A neat camera set-up: both front and rear view captured.

But the limitations of the recording are obvious: it documents a hair raising event for the cyclist - but if you show this to an inexperienced or non-cyclist, they will acknowledge surprise without registering the danger. There gotta be a better way to capture a vehicle that approaches and threatens the cyclist's safety.

of course you're going to have cars within a meter if you cross 3 lanes of traffic and then sit 2 feet off the curb in the left lane - all on University Avenue no less.

This is not to say that I don't necessarily disagree with a 3 foot pass rule, but the cyclist should be within 1 foot of the curb.

of course you're going to have cars within a meter if you cross 3 lanes of traffic and then sit 2 feet off the curb in the left lane - all on University Avenue no less.

Are you trying to justify the trucker's action?

By the way, crossing three lanes of a road to make a left turn in Toronto is being done all the time (if you disagree, I wonder where you cycle) and there's nothing illegal about it. Unsafe passing is illegal and one day such action will kill. Consider changing your attitude...

I said at the outset that I want to make this about policy, not blame.However, since you obviously didn't watch the video with any attention: yes, I crossed three open lanes of traffic. To turn left from University Avenue, I had to do that. And I rode down University Avenue and turned left precisely because my destination was on University Avenue, and I needed to do that to get where I needed to go. Not that it should have mattered, but when the truck passed me, I had stopped by the kerb waiting to turn, and I was within a foot of the edge of the road; in fact, as you can see if you look carefully, I had moved a little way into the boulevard turn. In case the video doesn't make it clear, the truck passed within 20 centimeters of me; well under half a meter.

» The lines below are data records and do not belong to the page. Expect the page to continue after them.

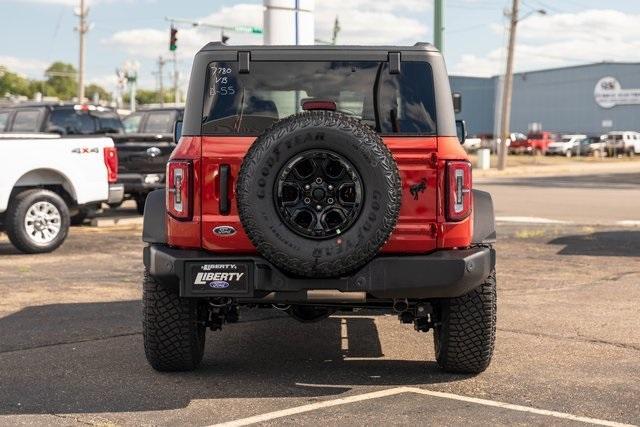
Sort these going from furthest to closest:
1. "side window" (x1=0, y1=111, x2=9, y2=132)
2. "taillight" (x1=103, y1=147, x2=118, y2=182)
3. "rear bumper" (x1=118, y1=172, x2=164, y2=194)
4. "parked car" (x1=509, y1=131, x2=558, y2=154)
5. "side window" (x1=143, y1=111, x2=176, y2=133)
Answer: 1. "parked car" (x1=509, y1=131, x2=558, y2=154)
2. "side window" (x1=143, y1=111, x2=176, y2=133)
3. "rear bumper" (x1=118, y1=172, x2=164, y2=194)
4. "side window" (x1=0, y1=111, x2=9, y2=132)
5. "taillight" (x1=103, y1=147, x2=118, y2=182)

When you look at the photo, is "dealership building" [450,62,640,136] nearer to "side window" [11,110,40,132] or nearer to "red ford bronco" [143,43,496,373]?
"side window" [11,110,40,132]

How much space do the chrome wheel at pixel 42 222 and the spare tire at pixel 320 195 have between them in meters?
8.18

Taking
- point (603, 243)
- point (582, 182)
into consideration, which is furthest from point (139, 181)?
point (582, 182)

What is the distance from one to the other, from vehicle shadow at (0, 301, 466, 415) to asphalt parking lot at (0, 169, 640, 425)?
13 millimetres

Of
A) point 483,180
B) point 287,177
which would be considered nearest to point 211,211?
point 287,177

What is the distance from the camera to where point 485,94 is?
102312 millimetres

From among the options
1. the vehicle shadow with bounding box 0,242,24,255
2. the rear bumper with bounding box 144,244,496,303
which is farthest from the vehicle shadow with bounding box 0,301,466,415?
the vehicle shadow with bounding box 0,242,24,255

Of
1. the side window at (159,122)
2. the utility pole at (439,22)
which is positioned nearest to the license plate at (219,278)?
the side window at (159,122)

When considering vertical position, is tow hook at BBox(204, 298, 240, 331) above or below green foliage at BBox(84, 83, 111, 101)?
below

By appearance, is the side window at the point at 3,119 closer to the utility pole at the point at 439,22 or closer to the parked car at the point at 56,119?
the parked car at the point at 56,119

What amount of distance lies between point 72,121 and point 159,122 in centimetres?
269

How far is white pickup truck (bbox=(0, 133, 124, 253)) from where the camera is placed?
42.8ft

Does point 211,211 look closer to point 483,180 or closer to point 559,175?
point 483,180

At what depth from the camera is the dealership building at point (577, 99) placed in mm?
86938
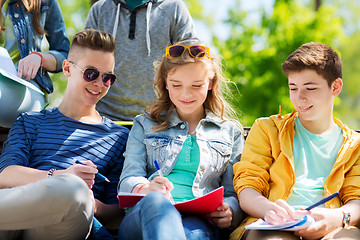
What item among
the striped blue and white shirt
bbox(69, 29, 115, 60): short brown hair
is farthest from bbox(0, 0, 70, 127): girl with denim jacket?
bbox(69, 29, 115, 60): short brown hair

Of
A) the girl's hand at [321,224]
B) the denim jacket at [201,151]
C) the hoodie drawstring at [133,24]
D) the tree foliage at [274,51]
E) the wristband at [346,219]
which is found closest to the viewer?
the girl's hand at [321,224]

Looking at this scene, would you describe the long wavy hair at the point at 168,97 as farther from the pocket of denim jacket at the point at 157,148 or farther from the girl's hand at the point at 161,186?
the girl's hand at the point at 161,186

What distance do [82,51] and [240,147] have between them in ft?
4.24

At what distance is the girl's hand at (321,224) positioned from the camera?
8.13 ft

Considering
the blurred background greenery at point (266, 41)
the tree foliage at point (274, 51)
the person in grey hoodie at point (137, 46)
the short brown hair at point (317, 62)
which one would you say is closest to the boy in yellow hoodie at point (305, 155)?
the short brown hair at point (317, 62)

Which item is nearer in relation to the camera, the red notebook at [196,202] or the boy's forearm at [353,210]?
the red notebook at [196,202]

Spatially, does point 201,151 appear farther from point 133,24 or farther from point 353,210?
point 133,24

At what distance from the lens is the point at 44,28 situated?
3.97 meters

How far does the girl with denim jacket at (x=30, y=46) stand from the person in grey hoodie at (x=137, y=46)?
1.50 ft

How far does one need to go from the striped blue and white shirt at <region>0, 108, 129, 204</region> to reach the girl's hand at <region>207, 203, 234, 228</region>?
74 centimetres

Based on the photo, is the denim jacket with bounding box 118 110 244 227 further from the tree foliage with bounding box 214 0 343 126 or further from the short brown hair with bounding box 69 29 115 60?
the tree foliage with bounding box 214 0 343 126

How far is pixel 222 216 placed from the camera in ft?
8.92

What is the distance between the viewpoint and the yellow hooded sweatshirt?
9.06ft

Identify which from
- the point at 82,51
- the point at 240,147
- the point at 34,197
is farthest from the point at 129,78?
the point at 34,197
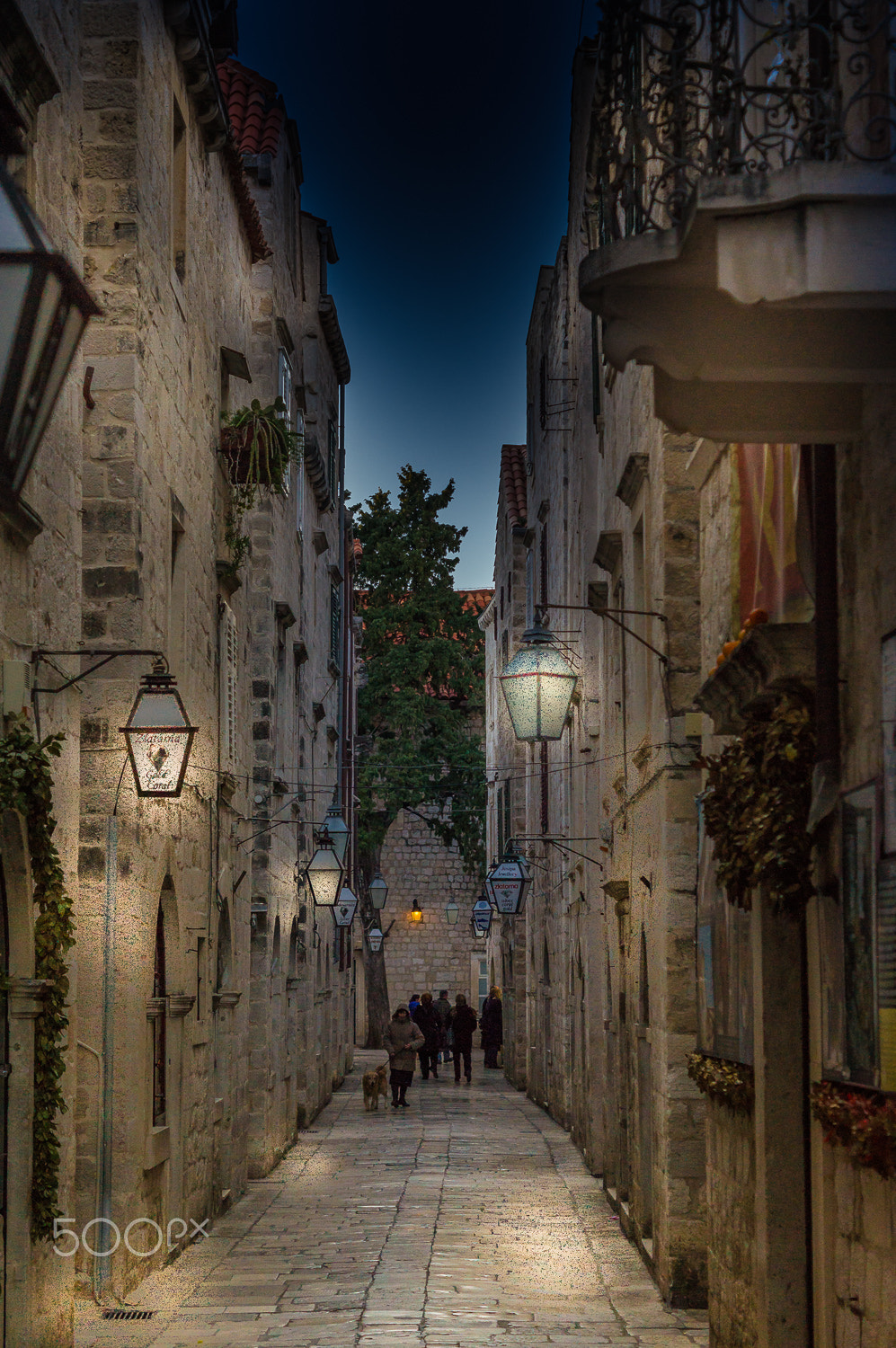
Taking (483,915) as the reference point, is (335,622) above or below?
above

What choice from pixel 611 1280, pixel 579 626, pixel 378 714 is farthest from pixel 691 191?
pixel 378 714

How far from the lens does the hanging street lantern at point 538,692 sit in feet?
43.8

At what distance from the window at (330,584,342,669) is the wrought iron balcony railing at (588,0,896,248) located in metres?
23.9

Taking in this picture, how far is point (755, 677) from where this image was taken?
7.04 meters

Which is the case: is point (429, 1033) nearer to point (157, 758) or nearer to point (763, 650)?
point (157, 758)

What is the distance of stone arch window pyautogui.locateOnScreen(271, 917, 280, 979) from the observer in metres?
19.2

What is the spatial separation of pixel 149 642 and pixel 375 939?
31.9 m

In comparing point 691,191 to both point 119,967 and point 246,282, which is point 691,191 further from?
point 246,282

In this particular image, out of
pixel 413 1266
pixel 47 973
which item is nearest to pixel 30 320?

None of which affects the underlying point of public policy: near misses of this sort do four things. They keep potential cyclists off the roads. They place cyclists in severe physical jeopardy. They put motorists in severe financial jeopardy. And when they lead to crashes, when someone makes a turn a couple of tenths of a degree tighter, they lead to accidents that can close a road for half a day. All these facts justify a one meter passing rule for everyone's safety and everyone's benefit.